We simply don't know enough; we haven't explored very far in space and we don't even know how far it goes (we don't know if the universe is finite![we don't even know if our's is the only universe!]). There is no one who can conclusively say that Earth is the only place in the universe to hold life. Furthermore, I think that it is safe to say that there is life out there. We just haven't found it yet.

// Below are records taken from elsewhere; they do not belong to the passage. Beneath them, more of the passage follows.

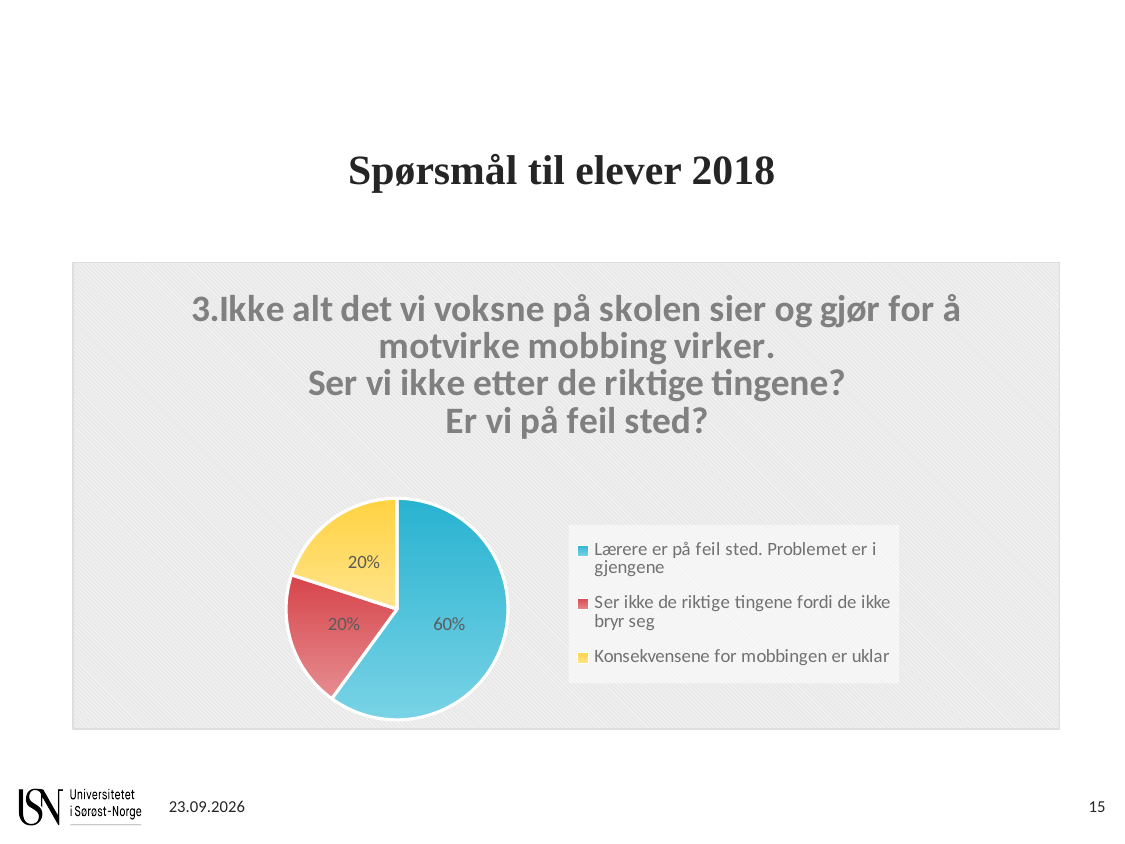
Which category has the largest slice of the pie? Lærere er på feil sted. Problemet er i gjengene What share of the pie does "Lærere er på feil sted. Problemet er i gjengene" have? 60% What share of the pie does "Ser ikke de riktige tingene fordi de ikke bryr seg" have? 20% Is the share for "Lærere er på feil sted. Problemet er i gjengene" greater or less than 50%? greater What kind of chart is shown on the slide? pie chart What share of the pie does "Konsekvensene for mobbingen er uklar" have? 20% How many entries does the legend list? 3 Which is larger: the slice for "Lærere er på feil sted. Problemet er i gjengene" or the slice for "Ser ikke de riktige tingene fordi de ikke bryr seg"? Lærere er på feil sted. Problemet er i gjengene What is the title of the slide? Spørsmål til elever 2018 What is the difference in percentage points between the "Lærere er på feil sted. Problemet er i gjengene" slice and the "Konsekvensene for mobbingen er uklar" slice? 40 percentage points What colour is the slice for "Konsekvensene for mobbingen er uklar"? yellow How many slices does the pie chart have? 3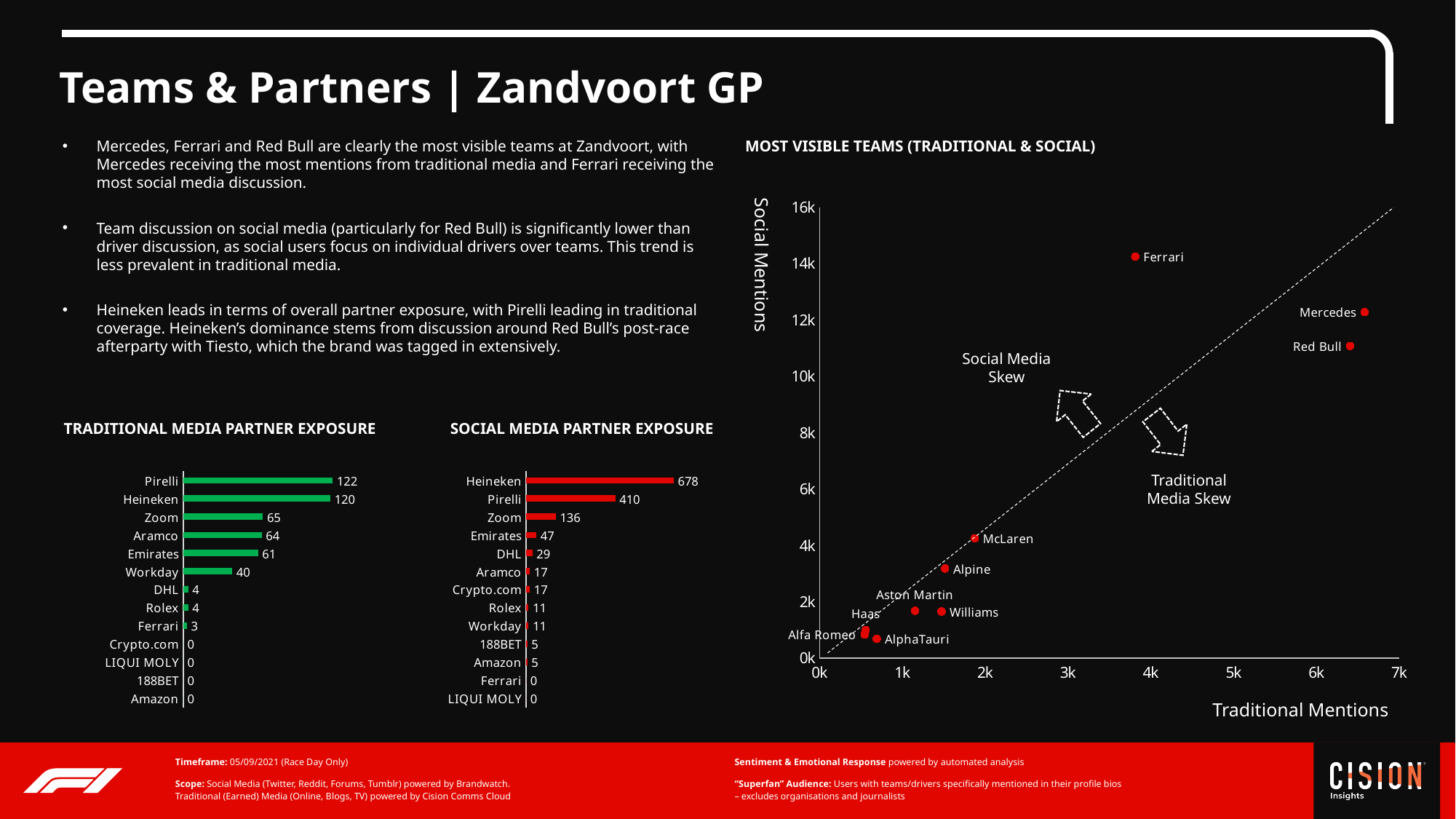
In the Traditional Media Partner Exposure chart, what is the difference between Zoom and Workday? 25 In the Most Visible Teams chart, is the traditional mentions value for Mercedes greater or less than 6k? greater In the Most Visible Teams chart, how many teams are plotted? 10 What kind of chart is the Social Media Partner Exposure chart? Bar chart In the Social Media Partner Exposure chart, what is the difference between Heineken and Pirelli? 268 In the Traditional Media Partner Exposure chart, how many partners are listed? 13 In the Social Media Partner Exposure chart, which is larger, the value for Zoom or the value for Emirates? Zoom In the Traditional Media Partner Exposure chart, which partner has the highest value? Pirelli In the Most Visible Teams chart, is the social mentions value for Ferrari greater or less than 12k? greater In the Social Media Partner Exposure chart, what is the value for Heineken? 678 In the Traditional Media Partner Exposure chart, what is the value for Pirelli? 122 In the Social Media Partner Exposure chart, which partner has the highest value? Heineken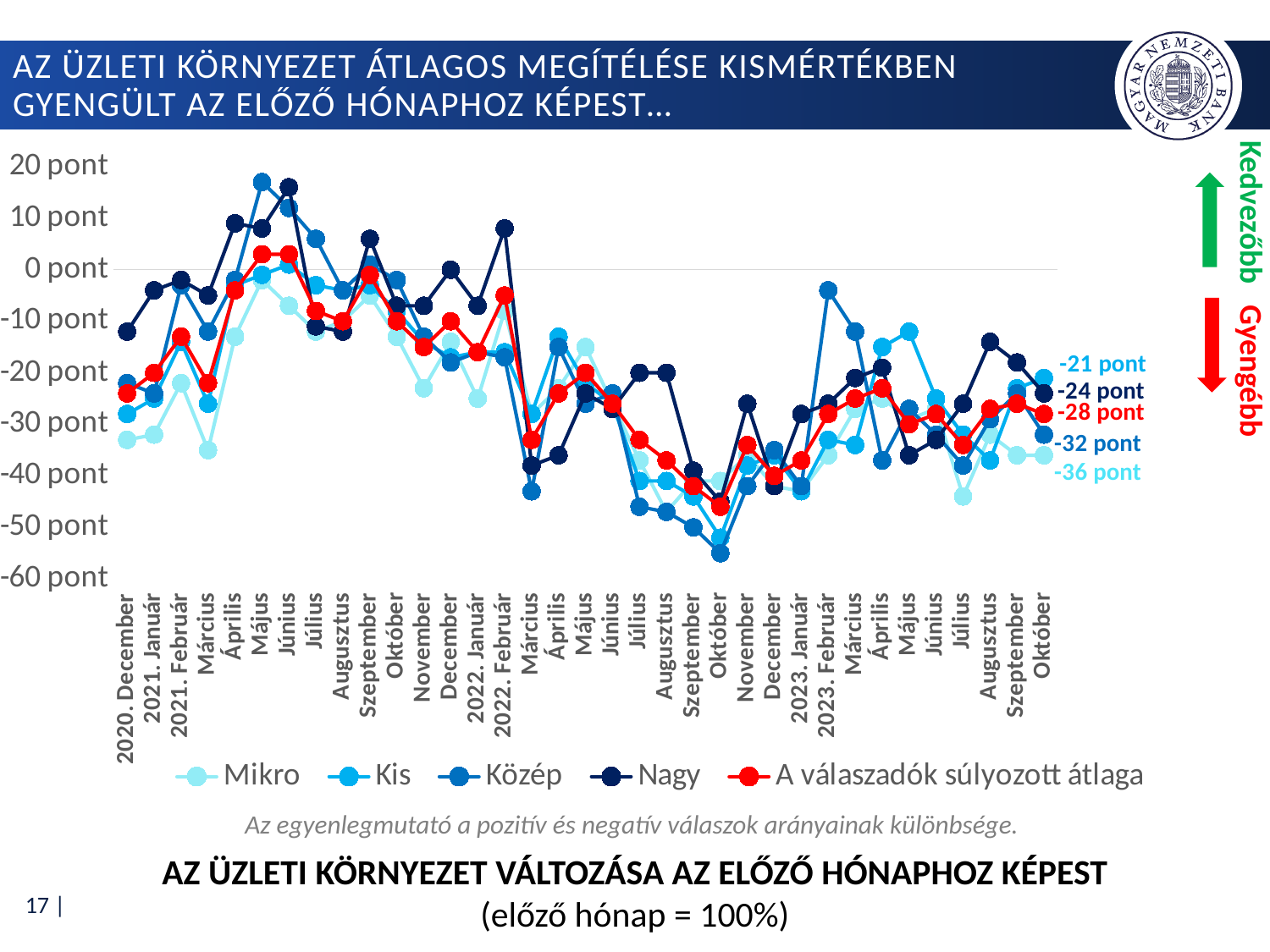
What is the value for Közép in 2023 Október? -32 pont In 2023 Október, which is larger: the value for Nagy or the value for Közép? Nagy What is the value for Mikro in 2023 Október? -36 pont Is the value for Közép in 2021 Május greater or less than 10 pont? greater What kind of chart is shown on the slide? line chart What is the difference between the Kis and Mikro values in 2023 Október? 15 pont What is the value of 'A válaszadók súlyozott átlaga' in 2023 Október? -28 pont Which series has the highest value in 2023 Október? Kis What is the value for Nagy in 2023 Október? -24 pont Which series has the lowest value in 2023 Október? Mikro How many series does the legend list? 5 What is the value for Kis in 2023 Október? -21 pont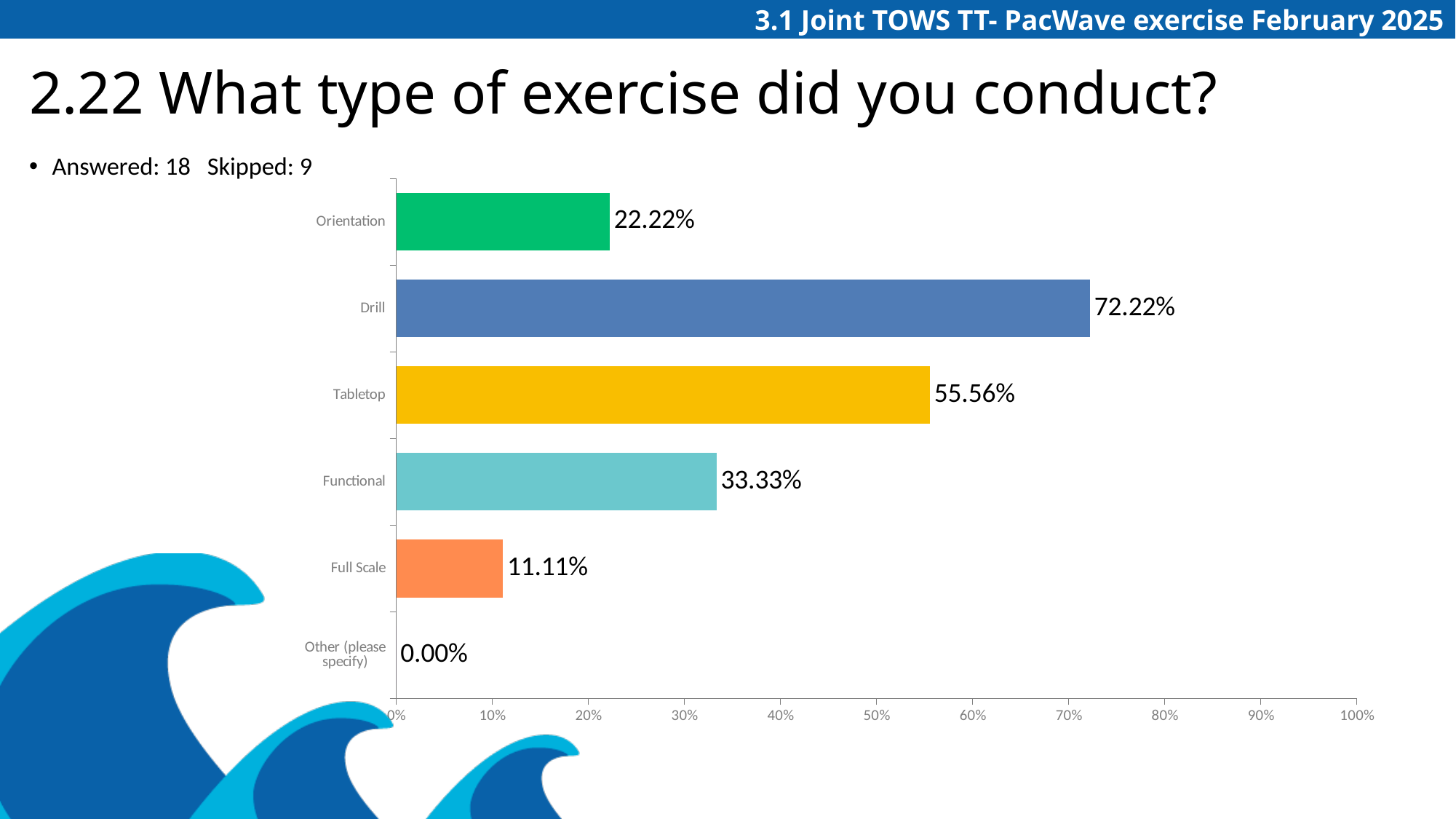
Is the value for Tabletop greater or less than 50%? greater Which is larger, the value for Orientation or the value for Functional? Functional Which exercise type has the highest percentage? Drill What is the value shown for Functional? 33.33% What is the difference between the Drill and Tabletop percentages? 16.66% What percentage of respondents conducted a Drill exercise? 72.22% How many categories are shown on the chart? 6 What colour is the bar for Tabletop? Yellow What is the value shown for Tabletop? 55.56% Which category has the lowest value? Other (please specify) What is the value shown for Full Scale? 11.11% What kind of chart is shown on the slide? Bar chart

exactly! we honestly cannot even begin to fathom how deep space is, for every other galaxy we find and every solar system in those galaxies there could be another planet like earth.
 
really we are probably not the only life in the universe that is like us... i wonder if they have Metal music
 
haha :headbang: If there are intelligent beings of course it will :p

haha I fugured as much :heh: but what would it sound like? is a much better question..:headbang:
theere has to be life out there, for all the fools who say they've been "abducted" there has to be at least one of them that really was. I mean really... all the stuff that happens that we can't explain we say that it is unexplainable but there are logical explanations for the supernatural, like Bigfoot or the Loch Ness Monster...but really calling extraterrestrials, "little :ill: green men", is down right derogitory and frankly it upsets me...
 
random thought...just throwing it out there, no real relevance.
Book of 4chan, 13:37
And Raptor Jesus did leap from the tree, connecting His foot with the jibbering fool's neck. When He landed, the fool was dead and motionless. Our Saviour, Raptor Jesus, who is both carnivorous and merciful, then turned to his disciples and said: "Ninja'd!"